Problem details: Copy the entries below verbatim, from their first line through the line that contains "Answer: [772,241], [495,523], [417,51], [44,358]", both included.

***** Records to use

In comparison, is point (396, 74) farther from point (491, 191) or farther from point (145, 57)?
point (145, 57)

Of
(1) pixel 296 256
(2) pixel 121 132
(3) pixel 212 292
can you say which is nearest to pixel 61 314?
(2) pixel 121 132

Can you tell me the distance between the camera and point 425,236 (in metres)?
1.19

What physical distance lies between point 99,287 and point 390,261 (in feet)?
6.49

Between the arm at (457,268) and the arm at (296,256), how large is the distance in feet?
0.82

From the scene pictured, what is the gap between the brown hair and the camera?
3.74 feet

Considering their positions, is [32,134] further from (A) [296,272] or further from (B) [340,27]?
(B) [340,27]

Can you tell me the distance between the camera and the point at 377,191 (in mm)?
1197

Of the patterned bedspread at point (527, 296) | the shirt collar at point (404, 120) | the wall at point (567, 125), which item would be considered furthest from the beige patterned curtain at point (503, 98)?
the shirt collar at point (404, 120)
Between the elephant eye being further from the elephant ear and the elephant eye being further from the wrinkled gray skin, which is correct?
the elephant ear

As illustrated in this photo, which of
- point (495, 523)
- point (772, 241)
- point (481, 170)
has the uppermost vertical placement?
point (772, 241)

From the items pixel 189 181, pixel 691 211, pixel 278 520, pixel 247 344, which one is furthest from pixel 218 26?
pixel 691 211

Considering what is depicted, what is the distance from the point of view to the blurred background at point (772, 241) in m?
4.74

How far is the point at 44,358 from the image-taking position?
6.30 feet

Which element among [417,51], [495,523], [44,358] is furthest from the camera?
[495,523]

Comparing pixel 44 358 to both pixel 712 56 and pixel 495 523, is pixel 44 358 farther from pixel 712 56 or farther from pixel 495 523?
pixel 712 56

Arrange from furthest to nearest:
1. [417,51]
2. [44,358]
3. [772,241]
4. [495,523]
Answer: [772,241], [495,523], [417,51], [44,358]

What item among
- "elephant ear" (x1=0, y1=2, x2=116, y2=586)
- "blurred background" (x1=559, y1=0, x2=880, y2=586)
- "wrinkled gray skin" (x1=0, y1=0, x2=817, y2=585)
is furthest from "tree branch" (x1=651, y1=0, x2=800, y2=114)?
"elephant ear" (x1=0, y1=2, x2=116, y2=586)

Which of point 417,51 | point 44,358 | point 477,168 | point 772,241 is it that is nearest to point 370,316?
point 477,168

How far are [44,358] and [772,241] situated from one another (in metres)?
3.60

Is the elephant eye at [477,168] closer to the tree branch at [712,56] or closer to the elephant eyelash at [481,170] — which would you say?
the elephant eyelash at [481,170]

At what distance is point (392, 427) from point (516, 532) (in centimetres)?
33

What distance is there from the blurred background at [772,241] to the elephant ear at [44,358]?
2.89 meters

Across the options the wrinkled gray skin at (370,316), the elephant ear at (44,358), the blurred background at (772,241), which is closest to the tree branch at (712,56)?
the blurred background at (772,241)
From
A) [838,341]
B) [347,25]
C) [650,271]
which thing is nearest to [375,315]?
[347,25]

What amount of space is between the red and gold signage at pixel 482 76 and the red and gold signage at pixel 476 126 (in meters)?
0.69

**********

In response:
In comparison, is point (396, 74) farther from point (491, 191) or farther from point (145, 57)?
point (145, 57)

Of
(1) pixel 296 256
(2) pixel 121 132
(3) pixel 212 292
can you say which is nearest to pixel 61 314?
(2) pixel 121 132

Can you tell me the distance between the camera and point 425,236 (in metres)?
1.19

What physical distance lies between point 99,287 and point 390,261 (in feet)?
6.49

Between the arm at (457,268) and the arm at (296,256), how large is the distance in feet?
0.82

From the scene pictured, what is the gap between the brown hair and the camera?
3.74 feet

Considering their positions, is [32,134] further from (A) [296,272] or further from (B) [340,27]?
(B) [340,27]

Can you tell me the distance between the camera and the point at 377,191 (in mm)?
1197

Of the patterned bedspread at point (527, 296) | the shirt collar at point (404, 120) | the wall at point (567, 125), which item would be considered furthest from the beige patterned curtain at point (503, 98)?
the shirt collar at point (404, 120)
Between the elephant eye being further from the elephant ear and the elephant eye being further from the wrinkled gray skin, which is correct?
the elephant ear

As illustrated in this photo, which of
- point (495, 523)
- point (772, 241)
- point (481, 170)
has the uppermost vertical placement?
point (772, 241)

From the items pixel 189 181, pixel 691 211, pixel 278 520, pixel 247 344, which one is furthest from pixel 218 26?
pixel 691 211

Considering what is depicted, what is the distance from the point of view to the blurred background at point (772, 241) in m?
4.74

How far is the point at 44,358 from the image-taking position?
6.30 feet

Which element among [417,51], [495,523], [44,358] is furthest from the camera?
[495,523]

Comparing pixel 44 358 to both pixel 712 56 and pixel 495 523, is pixel 44 358 farther from pixel 712 56 or farther from pixel 495 523?
pixel 712 56

Arrange from furthest to nearest:
1. [417,51]
2. [44,358]
3. [772,241]
4. [495,523]
Answer: [772,241], [495,523], [417,51], [44,358]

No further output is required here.